**WHAT IS EXPECTED**
Copy exactly the line that contains "family: Bovidae" plus all remaining lines of the data, and leave out every line before it.

**RECORDS SUPPLIED**

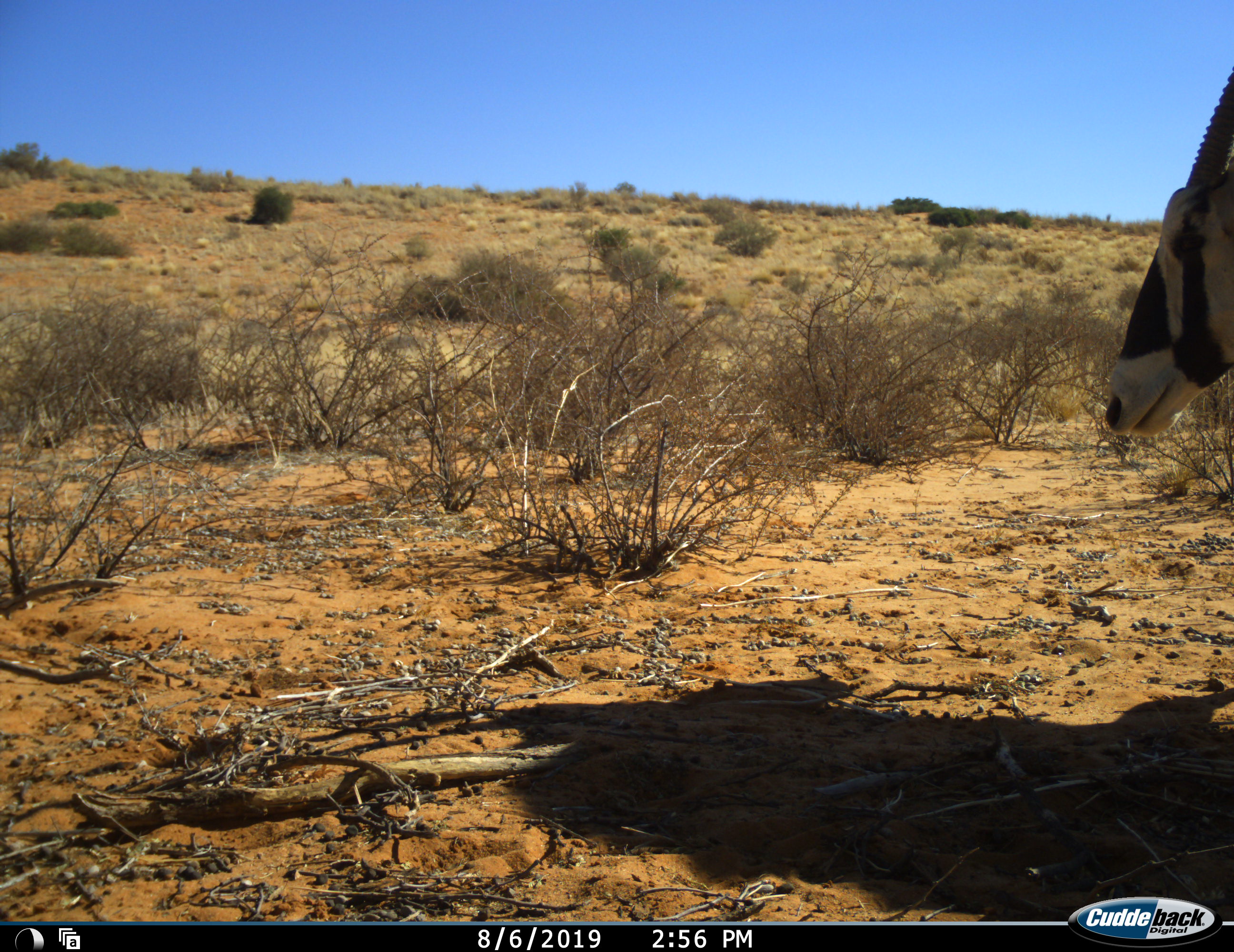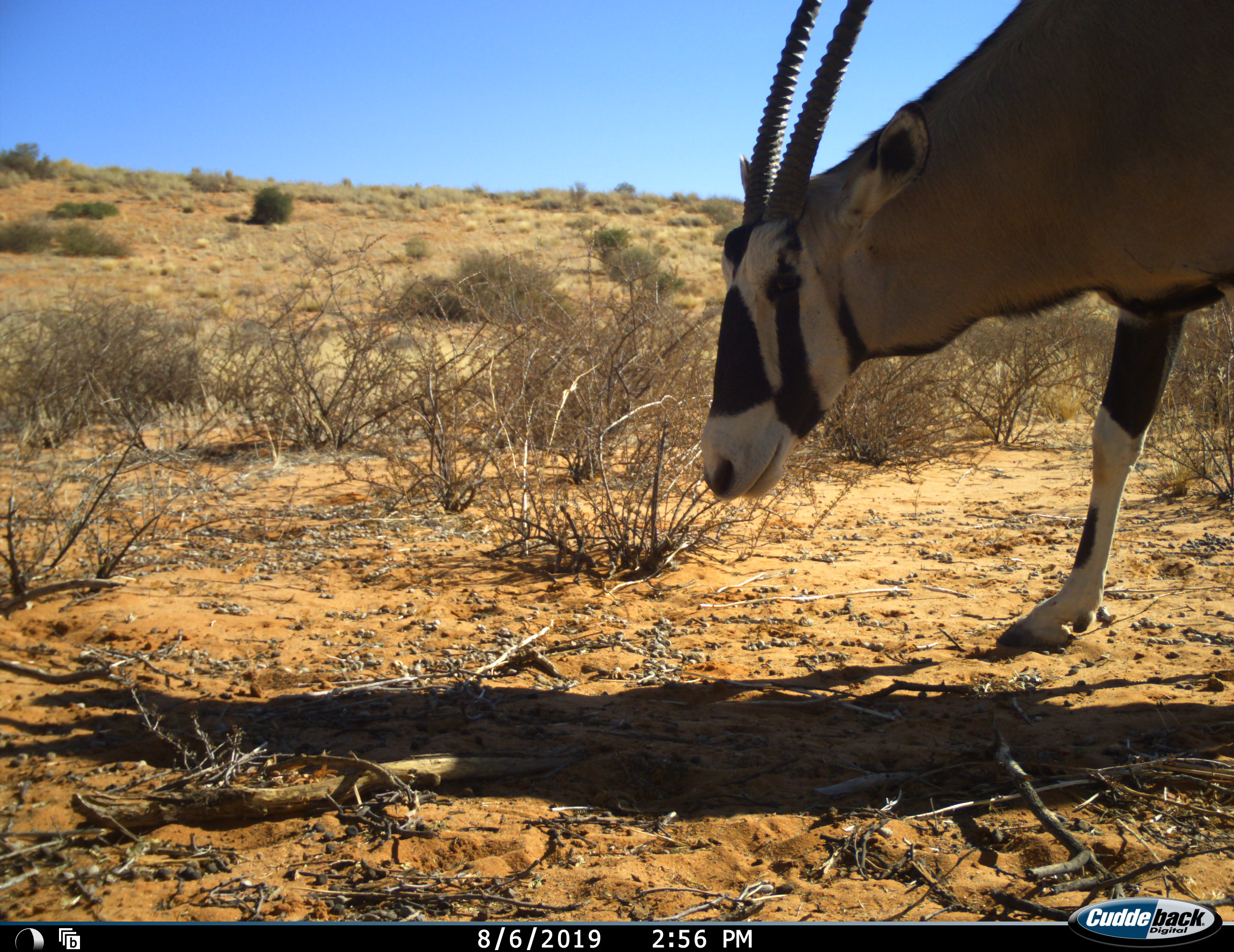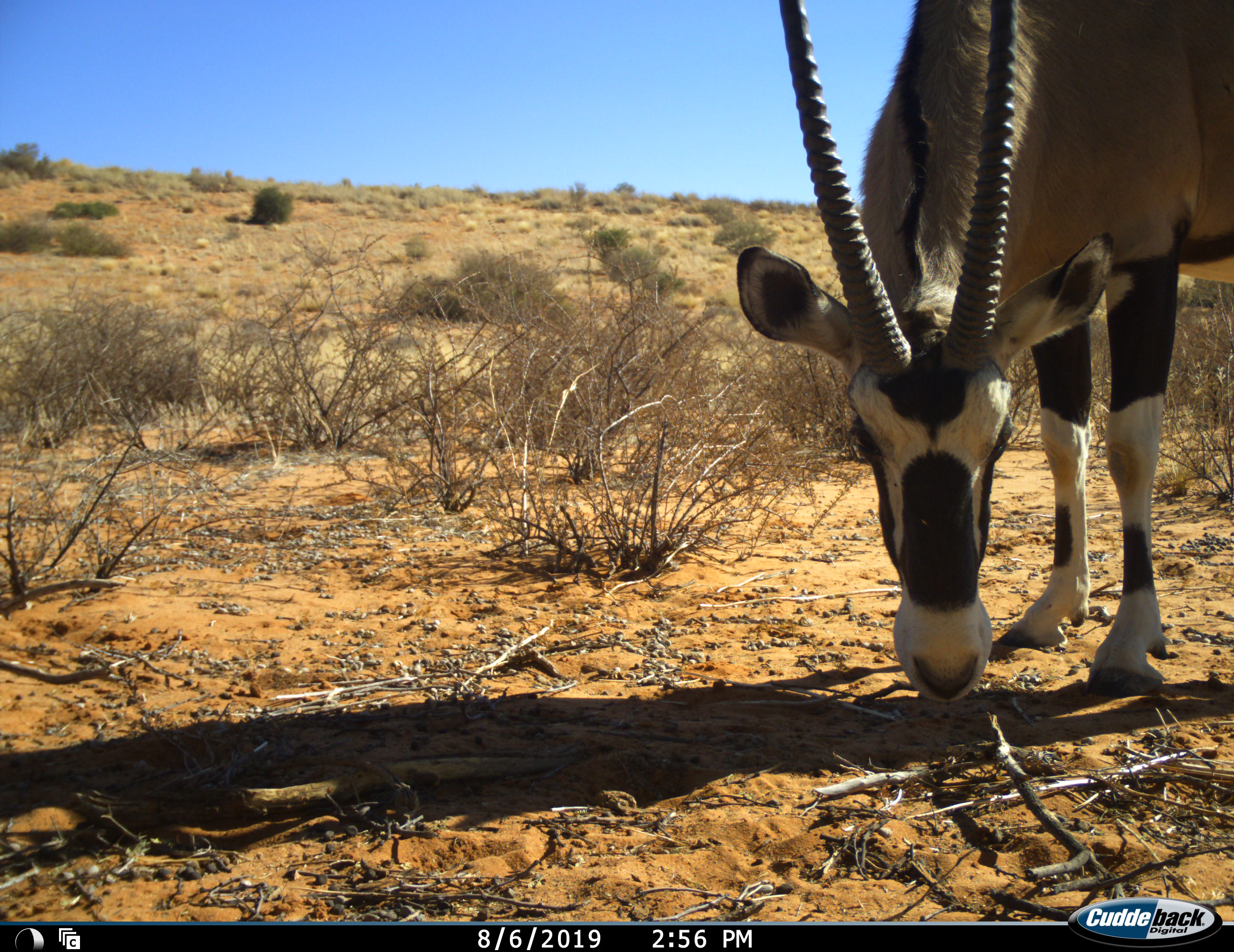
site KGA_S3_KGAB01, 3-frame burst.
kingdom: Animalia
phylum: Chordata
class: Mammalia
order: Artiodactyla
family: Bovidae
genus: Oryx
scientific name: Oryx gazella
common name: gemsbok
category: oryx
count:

**ANSWER SECTION**
family: Bovidae
genus: Oryx
scientific name: Oryx gazella
common name: gemsbok
category: oryx
count:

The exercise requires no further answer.